*** SUPPLIED PASSAGE ***
Fundraising is about solutions, not processes

Excerpted from my book, The Money-Raising Nonprofit Brand: Motivating Donors to Give, Give Happily, and Keep on Giving.

Fundraising is about solutions, not processes

Fundraising is about two things: a problem and its solution.

Once you show your donors a problem and help them care about it, the next step it to help them see and believe there’s a solution. They can’t (maybe shouldn’t) give if they can’t see how their gift will change things. But a solution without a problem is decaf coffee at six in the morning. It doesn’t do the job.

Selling solutions is simple — yet somehow it’s one of the most elusive things in fundraising: sell the solution, not the process that produces the solution. Someone who wants a cup of coffee wants the morning fog to clear from his head. He doesn’t care about what it takes to move that caffeine from coffee beans growing on a mountainside into his cup and then into his brain.

Solution, not process. When you master this, you are a fundraising prodigy. Or a master diplomat. Probably both.
*** INFORMATION PROVIDED ***
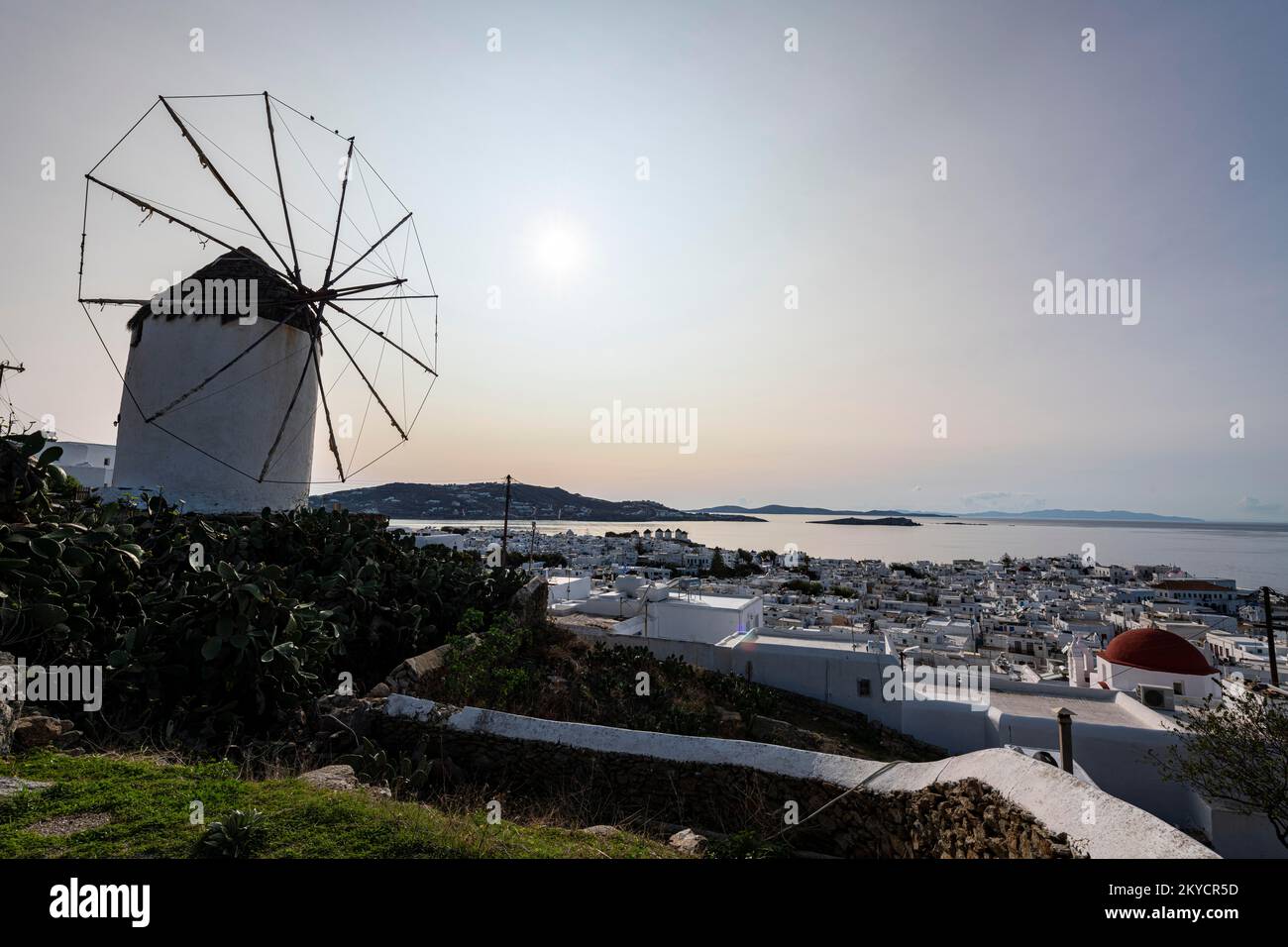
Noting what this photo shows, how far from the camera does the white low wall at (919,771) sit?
***
### EXERCISE DESCRIPTION
Answer these questions from the fundraising excerpt:
(a) What two things does it say fundraising is about?
(b) What does it compare a solution without a problem to?
(c) According to it, what does someone who wants a cup of coffee actually want?

### EXPECTED ANSWER
(a) A problem and its solution.
(b) Decaf coffee at six in the morning.
(c) For the morning fog to clear from his head.